Oh, jeez, let’s get the party started
, Miranda thought. But the tourists looked positively titillated, while she and Glenn exchanged snarky expressions. Back at MIT, there’d been a friendly rivalry between the engineering and life sciences departments. They’d enjoyed outdoing each other in the Nerd Olympics.

The tourists soon came into an enormous stand of bamboo. They followed a man-made path, but off the beaten track, the stalks grew too close to each other. In places, Miranda and Glenn could barely squeeze through.

When forward movement became impossible, they waited until the group progressed far enough ahead, then they fought their way to the path and followed behind, out of sight.

Another two hours passed by the time the group stopped again, on the other side of the endless stand of bamboo, where a zip-line course waited for them in the trees. Miranda and Glenn went around them, stayed in cover as the tourists dropped their backpacks, climbed a rope ladder to a large platform twenty feet off the ground, then to a second platform twenty feet above that, then a third platform twenty feet higher yet.

While they lined up for their next thrilling experience, the two guardsmen stayed on the ground.

“I distract the guards, you grab some food and a cell phone,” Miranda whispered to Glenn.

“I’ll distract the guards.”

Seriously? He needed to exert his male dominance now?
She rolled her eyes and skirted the clearing, moving as close to the bags as possible. Then she waited until she heard some stomping and branches cracking across the clearing in the woods.

The guardsmen grabbed their rifles and ran toward the sound.

She waited until they disappeared into the bushes before she sprinted forward.
One second.
In the first bag she found a large, empty Ziploc bag with crumbs, probably the remains of somebody’s breakfast.

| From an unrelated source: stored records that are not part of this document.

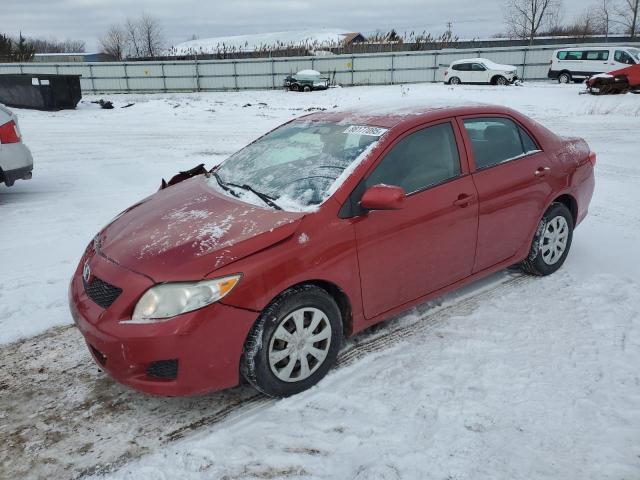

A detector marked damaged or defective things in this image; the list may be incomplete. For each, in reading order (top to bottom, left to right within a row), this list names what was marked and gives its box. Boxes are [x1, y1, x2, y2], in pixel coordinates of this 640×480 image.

damaged hood [97, 175, 304, 282]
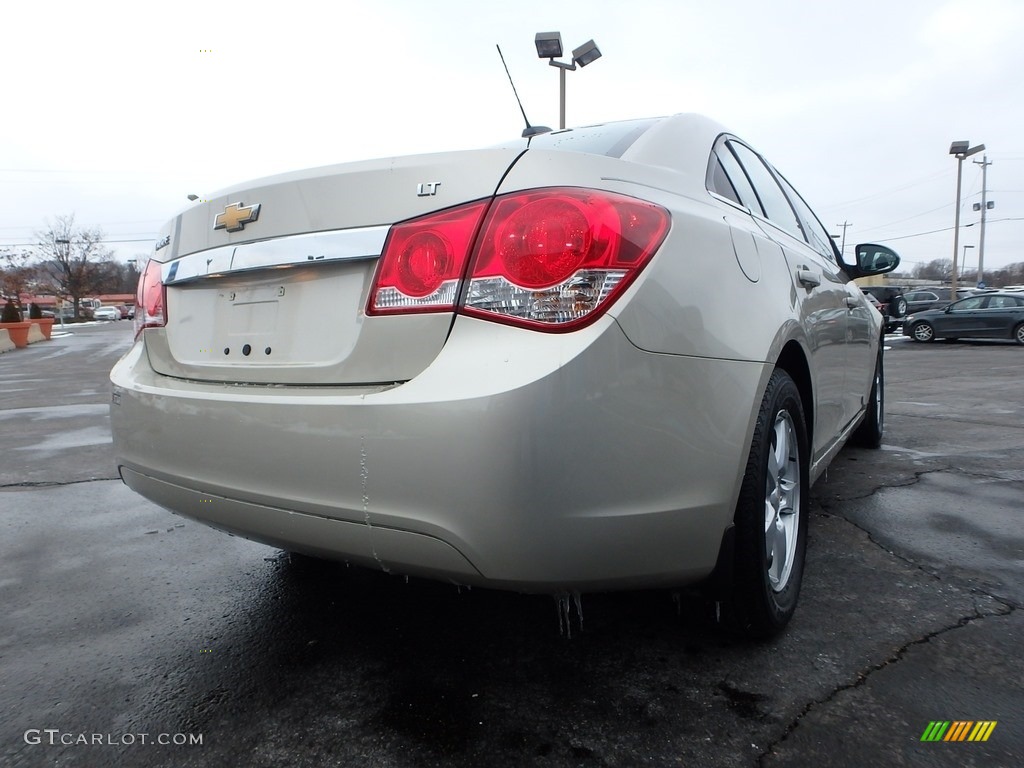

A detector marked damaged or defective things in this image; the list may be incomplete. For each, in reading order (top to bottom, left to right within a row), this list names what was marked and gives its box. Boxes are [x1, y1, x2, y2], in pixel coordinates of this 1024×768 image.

cracked pavement [0, 325, 1019, 768]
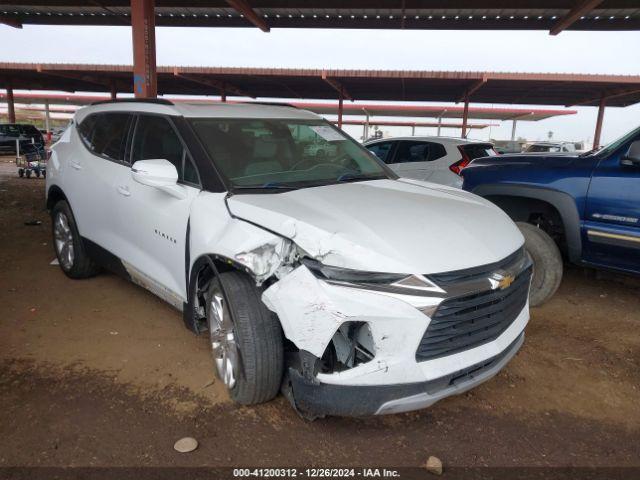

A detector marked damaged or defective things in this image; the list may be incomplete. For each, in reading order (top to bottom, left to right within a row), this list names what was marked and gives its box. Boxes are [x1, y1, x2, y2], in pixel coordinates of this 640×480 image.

crumpled hood [228, 179, 524, 274]
damaged headlight [302, 256, 442, 294]
damaged front bumper [288, 334, 524, 416]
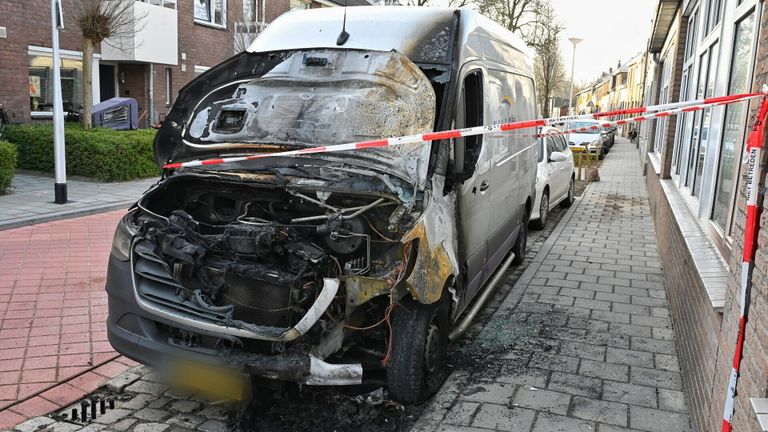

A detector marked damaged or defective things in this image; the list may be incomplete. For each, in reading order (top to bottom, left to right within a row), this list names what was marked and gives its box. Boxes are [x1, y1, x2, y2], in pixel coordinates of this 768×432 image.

charred headlight housing [111, 214, 138, 262]
burned engine bay [128, 172, 424, 372]
charred van hood [156, 49, 438, 186]
burned-out van [105, 5, 536, 402]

Nobody was going to miss an empty bag. She grabbed it.
Two seconds.
She looked for opened bags of food—pretzels, nuts, bite-size nutrition bars, raisins—and grabbed a handful from each, dumping her loot into the empty bag. At least half a minute ticked by, but by the end she had at least two pounds’ worth of trail mix, and in such a way that nobody would miss anything.

She was elbow deep into a fancy black backpack when a tourist—the young Frenchwoman—climbed down the rope ladder and nearly caught her.

Heart pumping, Miranda jumped behind the tree, the trunk at least three feet wide, enough to hide her.

She peeked toward the bags.
Oh, man.
The flap on the fancy black backpack lay open. She hadn’t closed it. She pulled back into cover since the woman was heading straight toward the pile.

Would she notice?

Would she stay down here?

Miranda held her breath. If the woman stayed and the guardsmen came back . . . They’d notice her. If not immediately, then when the rest of the botanists returned to the ground and began milling around. She could stay on the opposite side of the tree from one person. It’d be impossible with twenty people spreading out.